▶ [Given task a] Find every line in the listing that contains the word "hair", and copy each of those lines. Matches must have the same case.

▶ [Text provided]
================================

In the past 18 days, I have followed the struggle of the Egyptian people.  My interest is beyond the casual observer.  I was born and raised in Egypt, although I am Greek/Lebanese, ethnically, my family felt  Egyptian, first.  I watched a peaceful, non-violent struggle against the old order of tyranny, patriarchy and darkness.  A struggle for a democratic and  just society.  A society that respects the human rights of every Egyptian.   I watched as Mubarak and Suleiman used every trick in the repertoire to break down the spirit of the Egyptian people: brute force,  fear, then divisiveness,  paternalism.  None worked .  The game book failed.  The Egyptian people wrote their own playbook.  It was time to remove the tyrants who replaced the old foreign colonials.

The Egyptian people through a non -violent, home-bred “balady”, no charismatic leader and non sectarian revolution, toppled the regime.  Desperate voices from the outside  kept asking Egyptians:  ”Who do you want” ” Who are the leaders of the revolution?”.  One after one the Egyptian people kept saying:  ”We will see when we start the process of Democracy.”  ”When we have parties; when we have free press.”  ”We will see when we have a legitimate electoral process, constitution and we have choices.”

================================

▶ [Given task b] According to the text about the Egyptian revolution, what methods did Mubarak and Suleiman use to try to break the spirit of the Egyptian people? List them all.

▶ [Extracted material]

================================

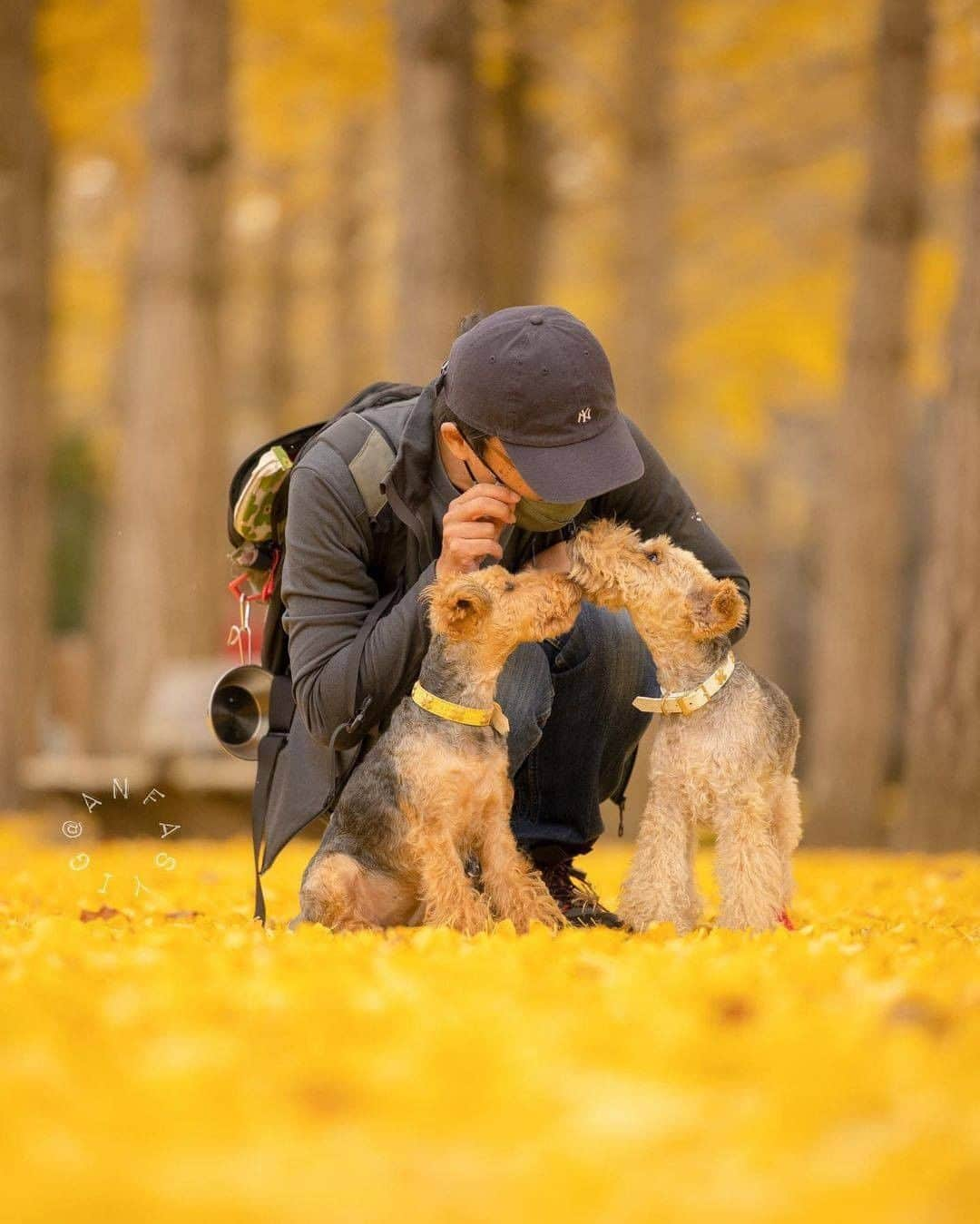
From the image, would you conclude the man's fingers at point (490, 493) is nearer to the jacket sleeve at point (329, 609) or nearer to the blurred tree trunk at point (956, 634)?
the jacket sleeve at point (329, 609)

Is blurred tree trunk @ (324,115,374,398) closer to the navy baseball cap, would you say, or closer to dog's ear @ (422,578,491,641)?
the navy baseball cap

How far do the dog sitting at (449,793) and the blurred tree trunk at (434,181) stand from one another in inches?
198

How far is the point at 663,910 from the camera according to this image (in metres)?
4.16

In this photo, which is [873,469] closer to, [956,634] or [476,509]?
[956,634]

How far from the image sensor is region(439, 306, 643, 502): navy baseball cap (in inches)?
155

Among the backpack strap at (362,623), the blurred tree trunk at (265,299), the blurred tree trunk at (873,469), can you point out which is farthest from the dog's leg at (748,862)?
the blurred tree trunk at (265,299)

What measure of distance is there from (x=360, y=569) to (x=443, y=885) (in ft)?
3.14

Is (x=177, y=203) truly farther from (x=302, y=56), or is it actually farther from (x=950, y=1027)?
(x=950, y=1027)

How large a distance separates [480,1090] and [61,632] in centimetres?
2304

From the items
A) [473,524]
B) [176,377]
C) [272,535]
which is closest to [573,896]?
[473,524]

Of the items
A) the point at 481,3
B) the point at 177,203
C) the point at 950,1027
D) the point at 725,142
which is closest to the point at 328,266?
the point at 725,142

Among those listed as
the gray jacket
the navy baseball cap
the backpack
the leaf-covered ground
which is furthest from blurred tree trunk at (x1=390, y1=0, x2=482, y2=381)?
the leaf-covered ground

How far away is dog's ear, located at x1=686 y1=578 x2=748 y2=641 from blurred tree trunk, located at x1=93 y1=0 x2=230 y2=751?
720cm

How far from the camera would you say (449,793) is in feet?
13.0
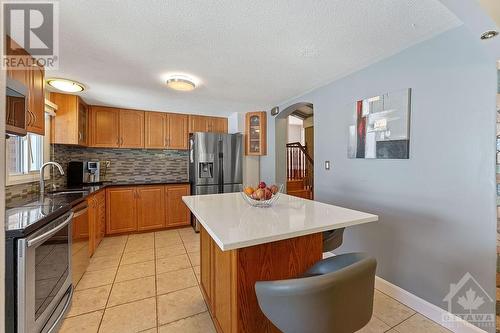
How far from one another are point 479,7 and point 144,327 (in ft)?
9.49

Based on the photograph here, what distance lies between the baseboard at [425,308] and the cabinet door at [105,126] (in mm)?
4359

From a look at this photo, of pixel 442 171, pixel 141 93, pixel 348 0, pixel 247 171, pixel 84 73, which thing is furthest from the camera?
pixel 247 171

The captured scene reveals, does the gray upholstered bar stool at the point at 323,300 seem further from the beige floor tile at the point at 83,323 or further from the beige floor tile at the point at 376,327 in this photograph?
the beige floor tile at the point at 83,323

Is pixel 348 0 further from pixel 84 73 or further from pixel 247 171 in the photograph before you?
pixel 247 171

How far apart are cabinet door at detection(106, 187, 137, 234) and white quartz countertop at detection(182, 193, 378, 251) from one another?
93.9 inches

================================

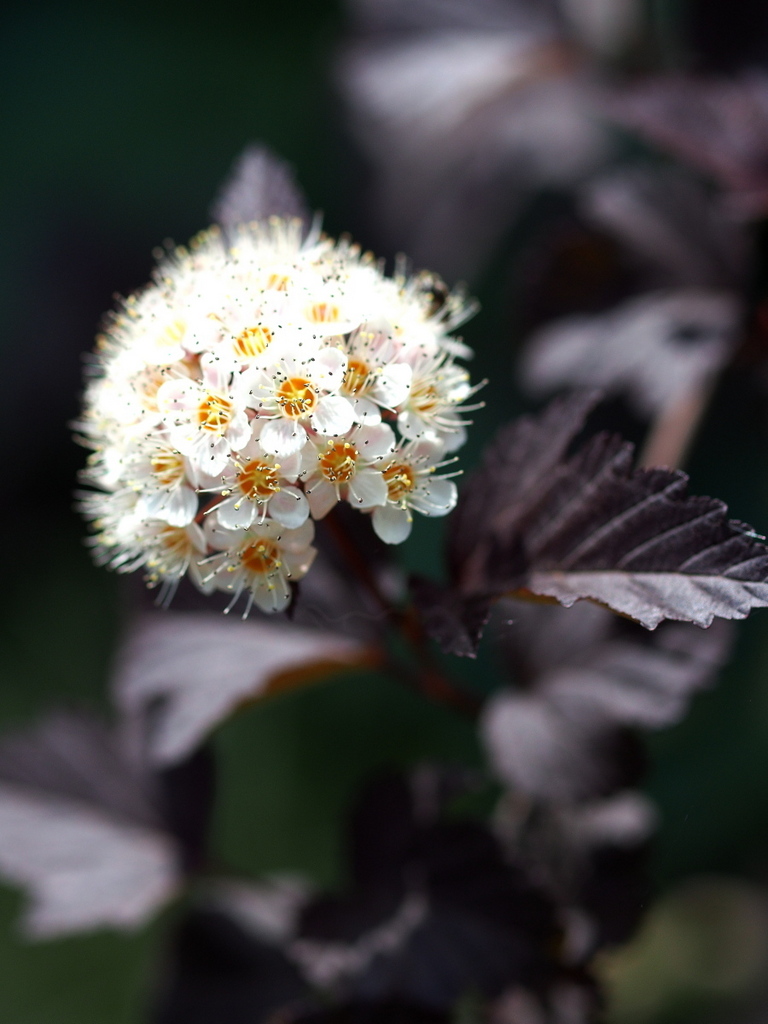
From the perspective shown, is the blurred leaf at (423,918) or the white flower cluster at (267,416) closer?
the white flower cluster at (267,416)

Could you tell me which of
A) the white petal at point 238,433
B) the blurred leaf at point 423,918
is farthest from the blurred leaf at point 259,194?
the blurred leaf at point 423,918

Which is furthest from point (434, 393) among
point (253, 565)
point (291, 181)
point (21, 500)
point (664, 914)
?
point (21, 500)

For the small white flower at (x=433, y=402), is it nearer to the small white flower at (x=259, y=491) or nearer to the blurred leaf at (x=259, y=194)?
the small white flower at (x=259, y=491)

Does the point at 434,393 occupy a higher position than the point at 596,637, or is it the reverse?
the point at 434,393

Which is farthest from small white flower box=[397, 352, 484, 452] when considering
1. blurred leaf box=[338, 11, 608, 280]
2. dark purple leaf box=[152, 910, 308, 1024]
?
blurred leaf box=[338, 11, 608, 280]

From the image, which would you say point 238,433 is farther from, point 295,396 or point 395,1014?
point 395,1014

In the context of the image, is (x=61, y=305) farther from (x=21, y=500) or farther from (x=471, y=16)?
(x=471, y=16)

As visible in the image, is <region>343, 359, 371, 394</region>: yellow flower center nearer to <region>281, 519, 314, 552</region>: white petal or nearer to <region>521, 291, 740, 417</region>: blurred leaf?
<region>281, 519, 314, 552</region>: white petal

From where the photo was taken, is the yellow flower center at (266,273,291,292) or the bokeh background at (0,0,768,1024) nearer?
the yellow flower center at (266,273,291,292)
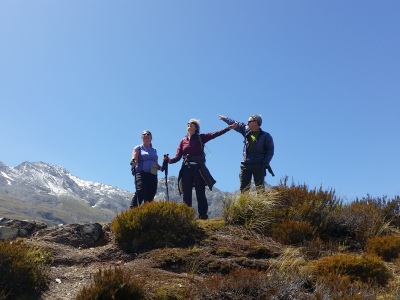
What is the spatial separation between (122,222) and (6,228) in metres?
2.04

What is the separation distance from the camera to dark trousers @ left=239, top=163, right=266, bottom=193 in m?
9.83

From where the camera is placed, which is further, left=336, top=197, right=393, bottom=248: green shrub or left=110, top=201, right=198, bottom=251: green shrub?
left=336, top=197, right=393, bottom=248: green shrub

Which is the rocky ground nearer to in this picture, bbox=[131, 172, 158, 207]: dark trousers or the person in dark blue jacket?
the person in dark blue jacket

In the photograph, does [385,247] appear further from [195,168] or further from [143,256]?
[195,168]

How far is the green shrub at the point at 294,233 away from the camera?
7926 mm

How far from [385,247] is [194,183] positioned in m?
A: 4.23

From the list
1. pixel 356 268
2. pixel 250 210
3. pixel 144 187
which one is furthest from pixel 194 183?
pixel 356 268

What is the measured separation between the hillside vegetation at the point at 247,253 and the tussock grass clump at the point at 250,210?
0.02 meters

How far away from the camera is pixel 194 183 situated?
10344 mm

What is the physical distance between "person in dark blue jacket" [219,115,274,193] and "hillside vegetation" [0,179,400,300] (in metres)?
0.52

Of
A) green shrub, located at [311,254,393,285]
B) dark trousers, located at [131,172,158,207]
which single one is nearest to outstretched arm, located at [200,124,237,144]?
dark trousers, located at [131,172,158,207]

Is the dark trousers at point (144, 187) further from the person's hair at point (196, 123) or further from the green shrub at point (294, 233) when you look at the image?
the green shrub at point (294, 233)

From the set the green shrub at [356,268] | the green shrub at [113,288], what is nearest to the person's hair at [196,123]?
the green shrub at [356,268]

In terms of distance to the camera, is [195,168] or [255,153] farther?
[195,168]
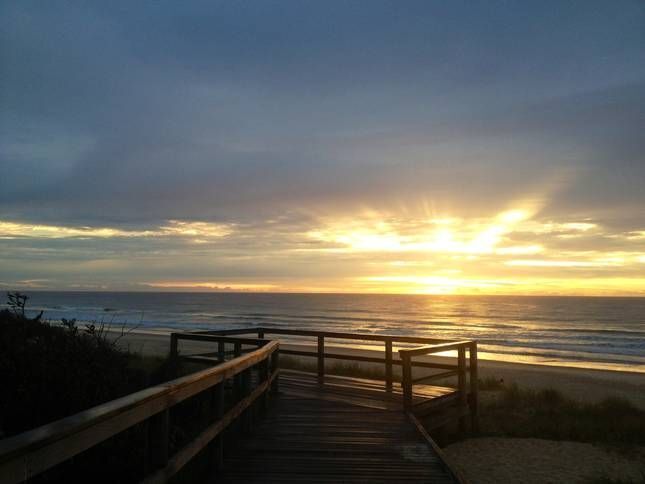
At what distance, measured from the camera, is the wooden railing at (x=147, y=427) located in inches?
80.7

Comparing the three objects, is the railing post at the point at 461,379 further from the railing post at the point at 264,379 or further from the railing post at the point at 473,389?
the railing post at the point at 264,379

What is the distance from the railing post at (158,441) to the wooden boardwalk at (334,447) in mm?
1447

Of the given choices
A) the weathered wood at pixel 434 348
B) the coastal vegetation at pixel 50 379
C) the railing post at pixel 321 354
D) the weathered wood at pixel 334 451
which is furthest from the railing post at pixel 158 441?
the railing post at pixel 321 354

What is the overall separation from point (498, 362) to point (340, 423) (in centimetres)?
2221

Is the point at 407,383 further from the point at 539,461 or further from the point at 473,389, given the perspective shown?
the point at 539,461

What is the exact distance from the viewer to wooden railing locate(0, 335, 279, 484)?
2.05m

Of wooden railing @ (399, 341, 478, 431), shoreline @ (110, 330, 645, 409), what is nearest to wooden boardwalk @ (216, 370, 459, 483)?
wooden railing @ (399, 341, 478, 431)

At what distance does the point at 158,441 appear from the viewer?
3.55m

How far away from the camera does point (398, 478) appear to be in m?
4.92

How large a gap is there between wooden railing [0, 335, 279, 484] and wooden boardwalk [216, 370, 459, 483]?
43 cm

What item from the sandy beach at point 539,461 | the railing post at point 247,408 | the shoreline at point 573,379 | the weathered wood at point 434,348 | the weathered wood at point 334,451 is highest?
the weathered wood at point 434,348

================================

▶ [Reply a]
Is the dark trousers at point (144, 187) further from the person's hair at point (196, 123) or further from the green shrub at point (294, 233) when you look at the image?
From the set the green shrub at [356,268] | the green shrub at [113,288], what is nearest to the person's hair at [196,123]?

▶ [Reply b]
- brute force
- fear
- divisiveness
- paternalism